== Short text fragments from websites ==
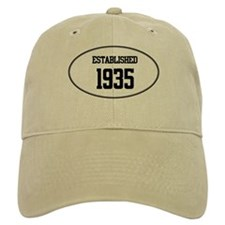 Established 1935 Baseball Cap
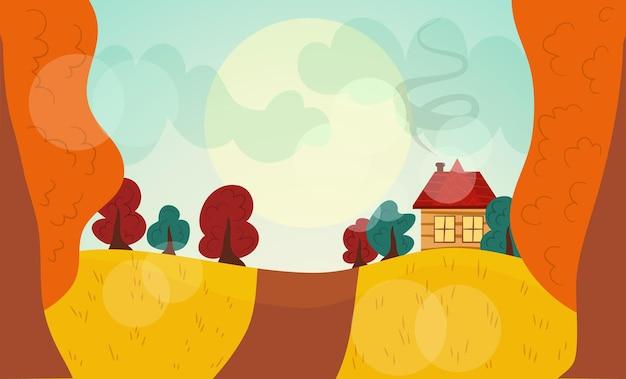 Herbstlandschaft orangerotes und grünes baumhaus mit ofen und rauch
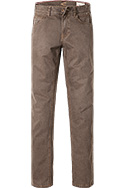 camel active Jeans Houston 488375/4495/18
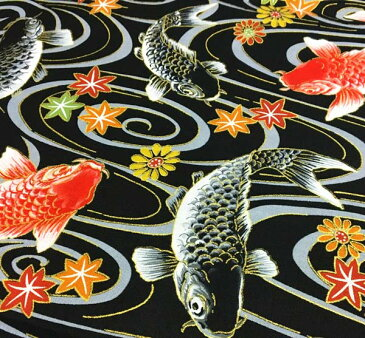 スケアー 和柄生地 着物風 流水と鯉 4色 【和柄 生地 布地】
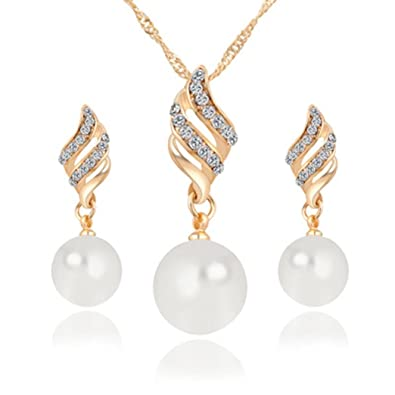 47a8eafe441e56 Amazon.com: Napoo Deals Necklace+Earrings Jewelry Set, Womens Luxury Spiral  Shaped Pearl Stud Jewelry (Gold): Jewelry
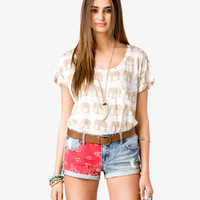 Scoop Neck Elephant Top | FOREVER 21 - 2000039843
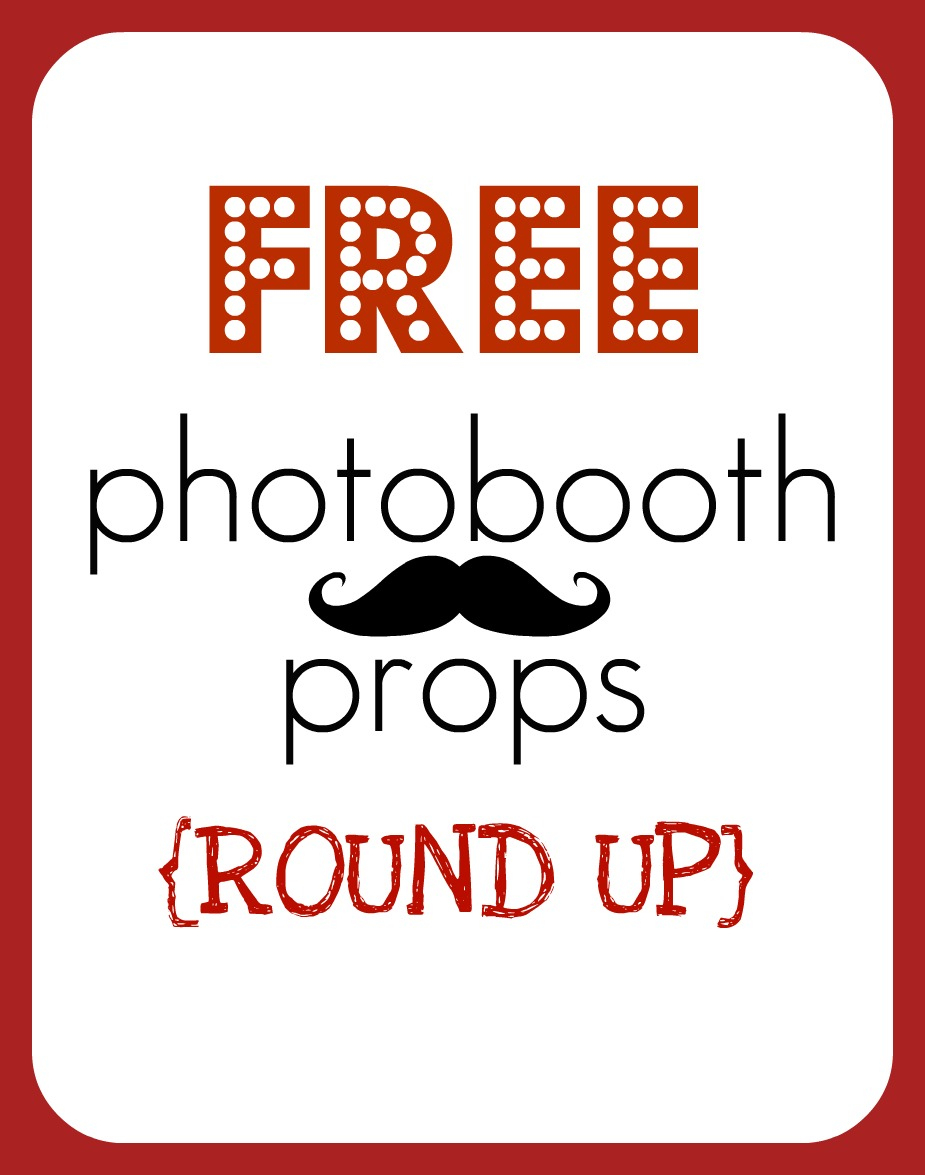 Round Up} Free Printable Photobooth Props - Creative Juice - Free Photo Booth Props Printable Pdf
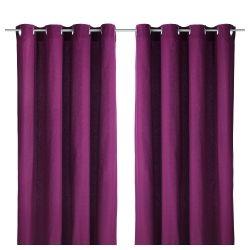 cortinas moradas - Cortinas Moradas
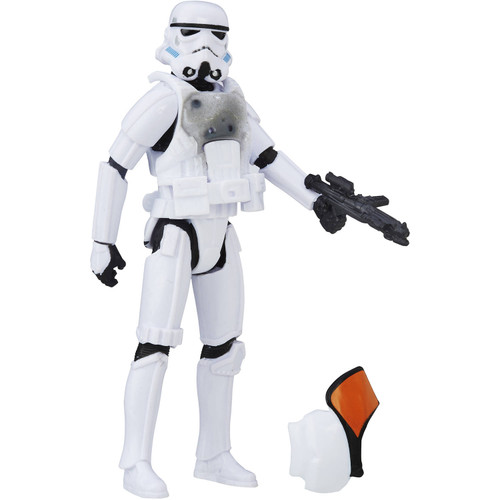 """Copy of Star War~ Rogue One ~s  Imperial Stormtrooper 3 3/4"""" Action Figure"""
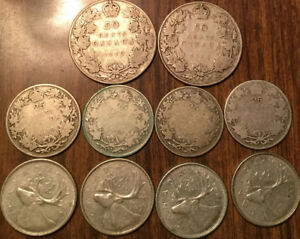 LOT-OF-SILVER-CANADA-50-CENTS-AND-25-CENTS-HALVES-AND-QUARTERS-10-COINS-TOTAL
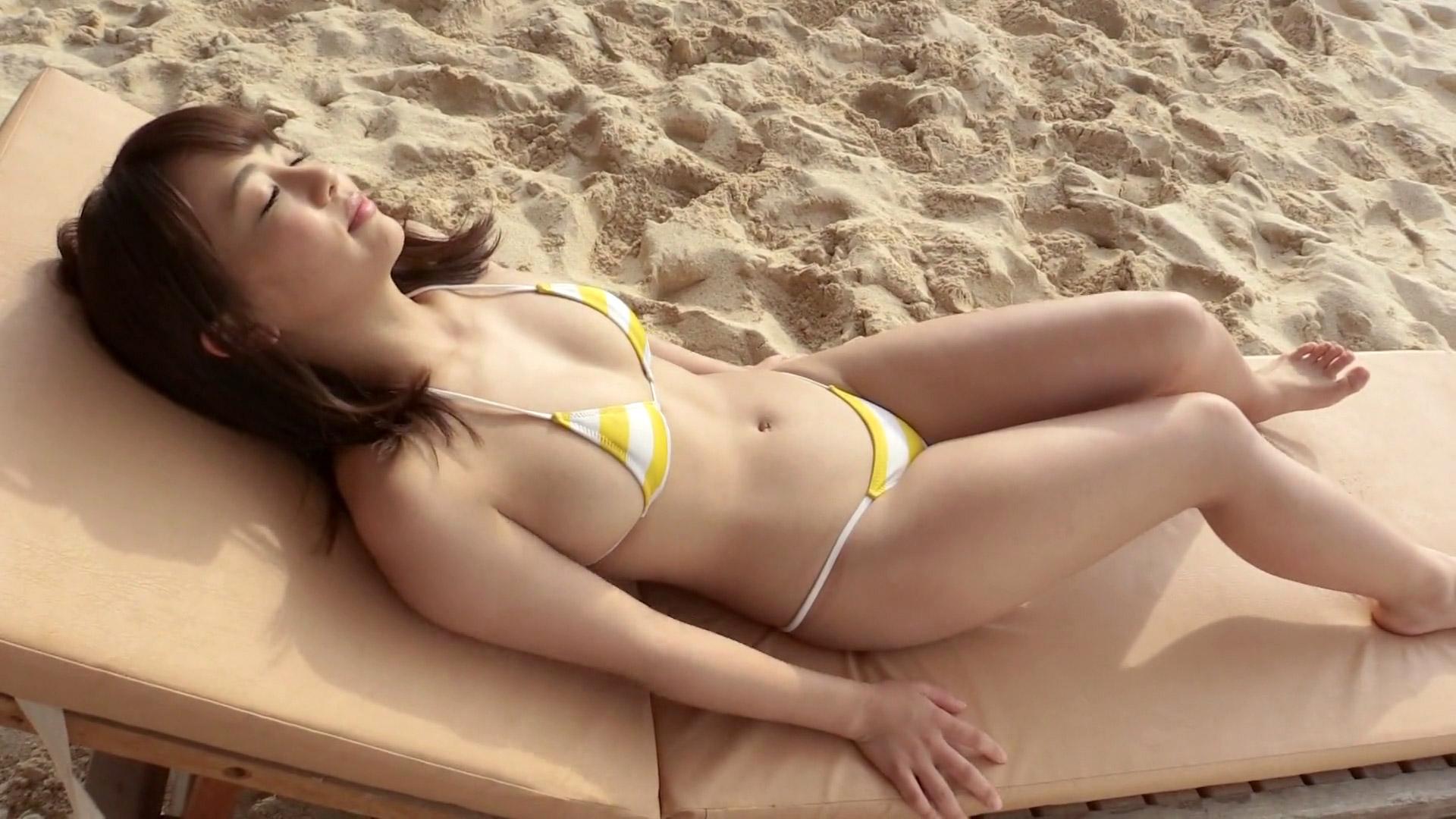 AKB平嶋夏海のエロパンチラ画像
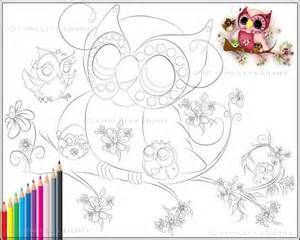 Baby Owl Coloring Pages - Bing Images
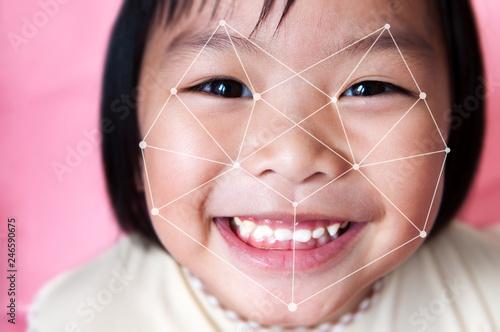 Photo  Facial recognition system concept.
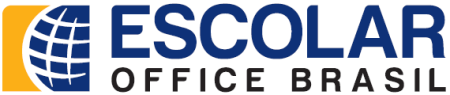 Escolar Office Brasil 2020 - выставка канцелярских товаров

== Task description ==
Above are the records; return them exactly, minus the pictures.

== Answer section ==
 Established 1935 Baseball Cap
 Herbstlandschaft orangerotes und grünes baumhaus mit ofen und rauch
 camel active Jeans Houston 488375/4495/18
 スケアー 和柄生地 着物風 流水と鯉 4色 【和柄 生地 布地】
 47a8eafe441e56 Amazon.com: Napoo Deals Necklace+Earrings Jewelry Set, Womens Luxury Spiral  Shaped Pearl Stud Jewelry (Gold): Jewelry
 Scoop Neck Elephant Top | FOREVER 21 - 2000039843
 Round Up} Free Printable Photobooth Props - Creative Juice - Free Photo Booth Props Printable Pdf
 cortinas moradas - Cortinas Moradas
 """Copy of Star War~ Rogue One ~s  Imperial Stormtrooper 3 3/4"""" Action Figure"""
 LOT-OF-SILVER-CANADA-50-CENTS-AND-25-CENTS-HALVES-AND-QUARTERS-10-COINS-TOTAL
 AKB平嶋夏海のエロパンチラ画像
 Baby Owl Coloring Pages - Bing Images
 Photo  Facial recognition system concept.
 Escolar Office Brasil 2020 - выставка канцелярских товаров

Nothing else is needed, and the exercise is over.